The punishment inflicted, however,.must not represent a blind act of vindictive retaliation; it must be both reasoned and reasonable. The idea which has gained ascendancy in recent years is that of 'just deserts' based on the philosophical ideas of Kant.
A person who commits a crime has gained an 'unfair advantage over the other members of society. Punishment cancels out that advantage (particularly where the court orders confiscation, restitution or compensation) while, at the same time, it re-affirms the values of that society by visiting moral disapproval or reprobation on the offender. The punishment the criminal deserves, of course, must bear some relationship to the harm he has caused. Punishment can only be considered reasonable where the courts respect the concept of proportionality.
A second purpose which punishment may serve is that of deterrence, whether this be particular deterrence (i.e. dissuading the individual criminal from re-offending in the future) în general deterrence (i.e. dissuading other possible offenders from offending by the example made of each particular offender). It is difficult to assess the effectiveness of individual deterrence.
Some offenders may never offend again even if they are not caught or punished; others may only be deterred where the punishment imposed is so severe that it is out of all proportion to the gravity of the wrongdoing. In relation to general deterrence, courts, in the past, sometimes imposed exemplary sentences to deter others where an offence had become prevalent or was particularly grave.
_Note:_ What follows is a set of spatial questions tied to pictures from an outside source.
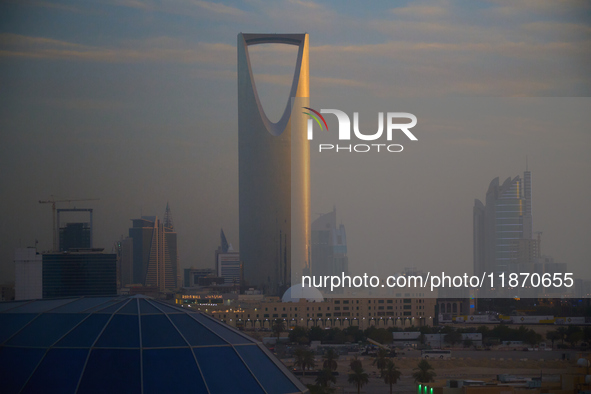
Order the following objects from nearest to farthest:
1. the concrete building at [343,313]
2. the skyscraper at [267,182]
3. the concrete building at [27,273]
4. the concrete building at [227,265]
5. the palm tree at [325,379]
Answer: the palm tree at [325,379] → the concrete building at [343,313] → the concrete building at [27,273] → the skyscraper at [267,182] → the concrete building at [227,265]

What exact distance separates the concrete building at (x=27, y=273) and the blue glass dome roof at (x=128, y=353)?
4477cm

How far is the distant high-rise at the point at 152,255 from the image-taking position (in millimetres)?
112119

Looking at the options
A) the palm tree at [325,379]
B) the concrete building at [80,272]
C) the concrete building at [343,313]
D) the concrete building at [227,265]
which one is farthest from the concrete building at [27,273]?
the concrete building at [227,265]

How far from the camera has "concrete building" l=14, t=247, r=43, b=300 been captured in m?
51.1

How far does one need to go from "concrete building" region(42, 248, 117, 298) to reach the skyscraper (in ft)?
42.7

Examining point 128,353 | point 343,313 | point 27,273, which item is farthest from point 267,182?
point 128,353

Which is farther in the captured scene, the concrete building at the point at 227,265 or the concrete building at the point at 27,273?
the concrete building at the point at 227,265

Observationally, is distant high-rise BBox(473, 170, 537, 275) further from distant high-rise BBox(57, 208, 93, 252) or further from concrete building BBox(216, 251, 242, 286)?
concrete building BBox(216, 251, 242, 286)

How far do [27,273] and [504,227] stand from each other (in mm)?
31153

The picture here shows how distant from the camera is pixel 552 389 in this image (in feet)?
45.5

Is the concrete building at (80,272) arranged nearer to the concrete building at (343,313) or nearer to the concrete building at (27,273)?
the concrete building at (27,273)

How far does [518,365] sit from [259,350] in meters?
20.7

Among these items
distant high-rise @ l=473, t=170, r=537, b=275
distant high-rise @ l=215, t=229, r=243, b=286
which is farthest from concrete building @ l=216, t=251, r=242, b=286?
distant high-rise @ l=473, t=170, r=537, b=275

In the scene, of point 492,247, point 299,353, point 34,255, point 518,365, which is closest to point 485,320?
point 492,247
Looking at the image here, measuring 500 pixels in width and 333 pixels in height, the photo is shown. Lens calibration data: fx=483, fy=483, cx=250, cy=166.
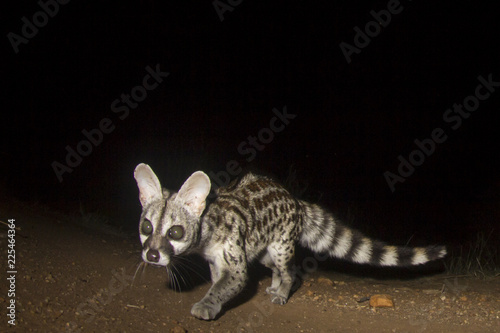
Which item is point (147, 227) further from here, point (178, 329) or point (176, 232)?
point (178, 329)

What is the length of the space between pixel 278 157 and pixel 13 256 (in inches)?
297

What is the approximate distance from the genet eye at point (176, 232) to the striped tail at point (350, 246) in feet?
5.90

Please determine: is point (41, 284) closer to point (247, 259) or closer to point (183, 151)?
point (247, 259)

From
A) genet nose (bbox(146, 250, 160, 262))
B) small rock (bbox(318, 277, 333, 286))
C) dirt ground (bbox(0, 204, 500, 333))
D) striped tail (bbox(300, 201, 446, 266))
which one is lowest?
small rock (bbox(318, 277, 333, 286))

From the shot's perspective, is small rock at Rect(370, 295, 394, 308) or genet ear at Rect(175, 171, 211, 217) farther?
small rock at Rect(370, 295, 394, 308)

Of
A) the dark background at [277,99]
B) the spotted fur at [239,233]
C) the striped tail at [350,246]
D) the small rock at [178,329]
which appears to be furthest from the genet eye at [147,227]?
the dark background at [277,99]

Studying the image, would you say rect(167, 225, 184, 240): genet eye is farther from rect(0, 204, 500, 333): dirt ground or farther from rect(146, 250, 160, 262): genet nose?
rect(0, 204, 500, 333): dirt ground

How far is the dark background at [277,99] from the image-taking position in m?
9.47

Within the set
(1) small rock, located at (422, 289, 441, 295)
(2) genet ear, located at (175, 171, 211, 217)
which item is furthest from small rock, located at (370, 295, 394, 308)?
(2) genet ear, located at (175, 171, 211, 217)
While judges may have associated severe sentences with deterrence, the connection was not necessarily valid. In The Sentence of the Court (5th edn, 1990) published by the Home Office, it is stated (at para. 3.3):
The simplest way of evaluating the individual deterrent effect of sentencing is to compare the proportions, of offenders undergoing different types of sentence who, when free to do so, continue to commit offences. The almost invariable conclusion of the large amount of research which has been undertaken... is that it is hard to show any effect that one type of sentence is more likely than any other to reduce the likelihood of reoffending, which is high for all. Similarly, longer periods of custody or particular institutional regimes do not seem to have a significant effect. Studies comparing the reconviction rates of offenders given community service orders with those given custodial sentences have also shown little difference.
Different sentences therefore have little effect in deterring offenders. The Sentence of the Court goes on to state, however, (at para. 3.4.) that: The inference most commonly drawn from research studies is that the probability of arrest and conviction is likely to deter potential offenders whereas the perceived severity of the ensuing penalties has little effect. Of course, detection and conviction must result in punishment if the rules are not to lose their coercive force.
Thus, the deterrent role of the criminal process is a limited one; those who are set on committing crime may not be deterred by the criminal law. For most members of society, however, the criminal law may serve to educate them on acceptable and unacceptable conduct creating thereby unconscious inhibitions against offending.